## Requirement
According to the basis of presentation note, what date did the Company select as its fiscal year end?

----- Text section -----

NOTES TO FINANCIAL STATEMENTS
(UNAUDITED)
Note 1 – Basis of Presentation
Nate’s Food Co. (“we”, “us”, “our”, the "Company" or the "Registrant") was incorporated in the state of Colorado on January 12, 2000. Nate’s Food Co. is domiciled in the state of Colorado, and its corporate headquarters are located in Huntington Beach, California. The Company selected May 31 as its fiscal year end. On May 12, 2014, Nate’s Pancakes Inc. was incorporated in the state of Indiana. On May 19, 2014, the Company completed a reverse merger with Nate’s Pancakes, Inc. Nate’s Pancakes was the surviving Company. In May 2014, the Company changed its name from Capital Resource Alliance to Nate’s Food Co.
We sell a ready-to-use, pre-mixed pancake and waffle batter delivered in a pressurized can. Our current product is an original flavor of pancake and waffle batter. We are currently in the process of developing additional flavors and products with the goal to have 10 products in development in 2017. Currently, we have developed three flavors for our pancake and waffle mix. We plan to continue to expand into other baked goods and other non-breakfast areas.
The accompanying unaudited financial statements of the Company have been prepared in accordance with accounting principles generally accepted in the United States of America and the rules of the Securities and Exchange Commission ("SEC"), and should be read in conjunction with the audited financial statements and notes thereto contained in the Company's annual report filed with the SEC on Form 10-K, on October 6, 2016. In the opinion of management, all adjustments, consisting of normal recurring adjustments, necessary for a fair presentation of financial position and the results of operations for the interim periods presented have been reflected herein. The results of operations for interim periods are not necessarily indicative of the results to be expected for the full year. Notes to the financial statements which would substantially duplicate the disclosure contained in the audited financial statements for the most recent fiscal year 2016 as reported in Form 10-K, have been omitted.

----- Information given -----

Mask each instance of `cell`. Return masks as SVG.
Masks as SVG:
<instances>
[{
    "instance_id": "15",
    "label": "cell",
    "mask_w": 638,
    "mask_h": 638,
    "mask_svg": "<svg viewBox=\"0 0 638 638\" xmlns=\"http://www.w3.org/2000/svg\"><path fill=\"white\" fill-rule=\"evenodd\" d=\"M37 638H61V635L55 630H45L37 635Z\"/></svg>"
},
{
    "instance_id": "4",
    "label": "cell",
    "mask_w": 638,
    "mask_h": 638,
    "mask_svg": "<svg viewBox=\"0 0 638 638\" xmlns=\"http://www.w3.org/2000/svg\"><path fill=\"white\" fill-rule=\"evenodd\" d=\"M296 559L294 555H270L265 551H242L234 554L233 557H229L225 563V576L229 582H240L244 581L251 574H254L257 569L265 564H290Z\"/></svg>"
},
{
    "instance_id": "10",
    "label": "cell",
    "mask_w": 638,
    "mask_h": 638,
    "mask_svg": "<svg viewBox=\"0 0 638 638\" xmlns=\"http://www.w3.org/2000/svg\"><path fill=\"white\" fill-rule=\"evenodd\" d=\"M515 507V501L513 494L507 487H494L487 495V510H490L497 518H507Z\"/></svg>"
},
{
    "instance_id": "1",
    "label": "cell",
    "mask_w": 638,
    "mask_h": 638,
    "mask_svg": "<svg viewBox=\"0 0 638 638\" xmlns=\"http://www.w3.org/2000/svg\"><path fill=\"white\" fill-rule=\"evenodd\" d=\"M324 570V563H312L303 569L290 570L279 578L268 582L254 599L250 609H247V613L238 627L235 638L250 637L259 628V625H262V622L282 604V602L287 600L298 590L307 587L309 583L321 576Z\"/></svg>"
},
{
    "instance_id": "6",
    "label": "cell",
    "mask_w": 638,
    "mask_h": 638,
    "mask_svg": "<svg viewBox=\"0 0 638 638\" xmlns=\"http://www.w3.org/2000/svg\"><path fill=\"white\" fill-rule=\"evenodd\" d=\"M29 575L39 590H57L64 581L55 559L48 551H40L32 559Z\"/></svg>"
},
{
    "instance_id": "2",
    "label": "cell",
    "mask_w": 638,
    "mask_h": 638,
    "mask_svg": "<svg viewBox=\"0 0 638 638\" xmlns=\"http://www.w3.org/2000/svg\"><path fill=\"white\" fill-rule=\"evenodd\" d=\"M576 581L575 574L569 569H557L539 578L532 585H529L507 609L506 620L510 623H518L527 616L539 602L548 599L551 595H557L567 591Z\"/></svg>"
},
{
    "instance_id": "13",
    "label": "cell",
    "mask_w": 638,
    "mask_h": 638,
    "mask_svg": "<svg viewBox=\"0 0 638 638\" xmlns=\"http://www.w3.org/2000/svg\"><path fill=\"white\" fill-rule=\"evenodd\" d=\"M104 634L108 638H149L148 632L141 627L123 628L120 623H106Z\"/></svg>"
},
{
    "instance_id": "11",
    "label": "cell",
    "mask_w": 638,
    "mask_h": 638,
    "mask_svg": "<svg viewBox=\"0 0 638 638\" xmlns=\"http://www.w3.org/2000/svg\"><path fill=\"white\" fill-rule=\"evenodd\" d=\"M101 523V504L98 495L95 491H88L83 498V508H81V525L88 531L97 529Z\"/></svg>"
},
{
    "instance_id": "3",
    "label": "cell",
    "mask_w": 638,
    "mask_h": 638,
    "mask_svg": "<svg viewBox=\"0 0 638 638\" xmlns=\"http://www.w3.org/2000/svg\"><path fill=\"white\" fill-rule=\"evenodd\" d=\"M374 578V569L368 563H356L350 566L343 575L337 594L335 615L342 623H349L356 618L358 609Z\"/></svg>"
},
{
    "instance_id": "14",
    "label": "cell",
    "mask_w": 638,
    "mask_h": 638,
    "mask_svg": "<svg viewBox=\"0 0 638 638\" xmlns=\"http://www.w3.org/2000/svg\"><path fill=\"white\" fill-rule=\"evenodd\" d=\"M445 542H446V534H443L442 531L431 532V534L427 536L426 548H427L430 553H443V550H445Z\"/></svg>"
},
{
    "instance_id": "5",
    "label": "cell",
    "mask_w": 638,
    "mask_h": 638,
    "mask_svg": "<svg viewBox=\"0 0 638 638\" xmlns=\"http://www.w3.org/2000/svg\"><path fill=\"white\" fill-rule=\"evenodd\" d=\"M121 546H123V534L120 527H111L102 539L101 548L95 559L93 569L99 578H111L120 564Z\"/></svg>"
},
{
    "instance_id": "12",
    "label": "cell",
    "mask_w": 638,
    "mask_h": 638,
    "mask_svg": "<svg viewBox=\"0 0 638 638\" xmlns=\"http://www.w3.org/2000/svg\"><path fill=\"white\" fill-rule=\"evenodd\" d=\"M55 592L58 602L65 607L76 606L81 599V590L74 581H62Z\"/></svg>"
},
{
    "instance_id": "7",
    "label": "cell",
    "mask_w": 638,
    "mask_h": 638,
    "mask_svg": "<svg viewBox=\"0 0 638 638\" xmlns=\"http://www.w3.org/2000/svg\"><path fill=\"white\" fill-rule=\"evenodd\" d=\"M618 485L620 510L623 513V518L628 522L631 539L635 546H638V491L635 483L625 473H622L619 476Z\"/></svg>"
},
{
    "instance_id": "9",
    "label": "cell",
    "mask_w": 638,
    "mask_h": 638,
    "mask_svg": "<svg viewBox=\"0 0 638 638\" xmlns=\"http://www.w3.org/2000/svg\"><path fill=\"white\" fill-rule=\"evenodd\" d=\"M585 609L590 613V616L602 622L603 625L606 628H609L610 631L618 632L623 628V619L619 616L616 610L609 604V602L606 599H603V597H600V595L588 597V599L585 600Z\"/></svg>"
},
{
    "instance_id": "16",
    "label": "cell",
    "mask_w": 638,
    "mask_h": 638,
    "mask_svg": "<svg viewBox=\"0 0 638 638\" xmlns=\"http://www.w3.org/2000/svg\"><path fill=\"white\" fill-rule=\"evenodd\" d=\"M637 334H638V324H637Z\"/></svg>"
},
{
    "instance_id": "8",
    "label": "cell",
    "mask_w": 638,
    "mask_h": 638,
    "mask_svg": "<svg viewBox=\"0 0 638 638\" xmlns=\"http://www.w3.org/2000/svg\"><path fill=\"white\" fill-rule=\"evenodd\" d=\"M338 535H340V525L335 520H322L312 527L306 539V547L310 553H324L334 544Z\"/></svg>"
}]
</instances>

-----

## Answer to this task
May 31